Personally, I have no problems in using dynamic memory management even on small microcontrollers like AVRs. (The Atmel ATmega32u4 is my favourite 8-bit microcontroller.) In my use case (using
avr-gcc compiler and
avr-libc C library), the heap (region of memory dynamic allocations happen from) and stack are a single shared region, with allocations preferring the low end, and stack growing downwards from the high address end. I have no problems with memory leaks; and the types of things I use memory allocation for, memory fragmentation is not an issue either.
What I do have trouble with, is determining whether at runtime the stack and heap collide/overlap. There are many methods to detect if such a collision has occurred (heuristically; no false positives, but with a small chance that a collision might be missed), for example via
canary values, but at that point the operation is already unsafe and the device should be restarted... testing basically consists of using canary values or similar techniques, perhaps periodically measuring the difference between the top of the heap and bottom of the stack (to determine the amount of leeway between the two),
and then trying to run the device through all possible scenarios. There are free and commercial simulators that can do static (just analyzing the code) and dynamic (running or simulating running the code) to stress test and find these things out, but they are architecture-specific, and the best ones mostly cost a lot of money.
Only in the simplest cases can I prove how much heap will be used, how fragmented it can be; how much stack will be needed in the worst case; and if the available RAM for both is larger than that, can I prove that the two will not collide.
In other words, this stuff is quite complicated and
sensitive, the moreso the less RAM you have available, but not technically impossible.
When others (and I guess myself too!) say that dynamic memory management is not often used with microcontrollers, they do not really mean it is technically impossible; they mean
it is not worth the effort. That if you go down that road without enough experience and skill, you will find very little success and a lot of frustration.
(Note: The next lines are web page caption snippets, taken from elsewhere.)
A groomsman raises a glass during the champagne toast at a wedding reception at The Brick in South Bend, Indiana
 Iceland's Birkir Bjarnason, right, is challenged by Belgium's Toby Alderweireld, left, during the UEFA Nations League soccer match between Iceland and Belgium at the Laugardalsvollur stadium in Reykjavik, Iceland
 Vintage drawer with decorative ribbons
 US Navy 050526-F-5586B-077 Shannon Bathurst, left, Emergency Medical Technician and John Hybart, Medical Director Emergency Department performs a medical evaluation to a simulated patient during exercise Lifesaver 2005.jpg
Yet, it is a skill that can be taught, much more so that say playing go or chess. I find it frustrating that so few C programmers are interested in such skills, and instead concentrate on
being fast at writing code, because that's what employers pay for. (The frustration stems from the fact that the results are becoming less and less reliable, with things like
CVE-2021-4043 being commonplace. It's a severe local privilege escalation (letting any local user on the machine get full superuser privileges), due to a very silly programming bug, that nobody caught in over a decade.)
Thus, advise that says it is not a good idea to use dynamic memory management on a microcontroller with very limited amount of RAM, stems from practical reasons and human stuff, and not technical details. You could say very concisely that
"most often, it is not cost-effective to use dynamic memory management on a microcontroller in C". It does not mean it cannot be done, just that the effort needed to make it work is usually too much, compared to the rewards.
I have a bit of a dichotomy here.
On one hand, I want to encourage programmers to use dynamic memory management, and get good at it, because when you do get good at it, you can do even those complex things even in constrained environments, and achieve Very Nice Results. On the other hand, if you want programming to be your career, being
reasonable is much more valuable. Things like continued maintenance, documentation, and even writing useful comments (describing developer intent and reasoning, and not what the code does)), algorithm analysis, algorithm implementation, general problem solving skills, and software design (modularity, software engineering, and so on); are much more valuable (in terms of employment and wages) than skills in a detail like dynamic memory management.
So, when someone like Dadu@ asks about this, I want to both show
how and
why, but also show why you might NOT want to do it.
The end result? Walls of text with interspersed code snippets like this post, that nobody has the time or will to read. Apologies.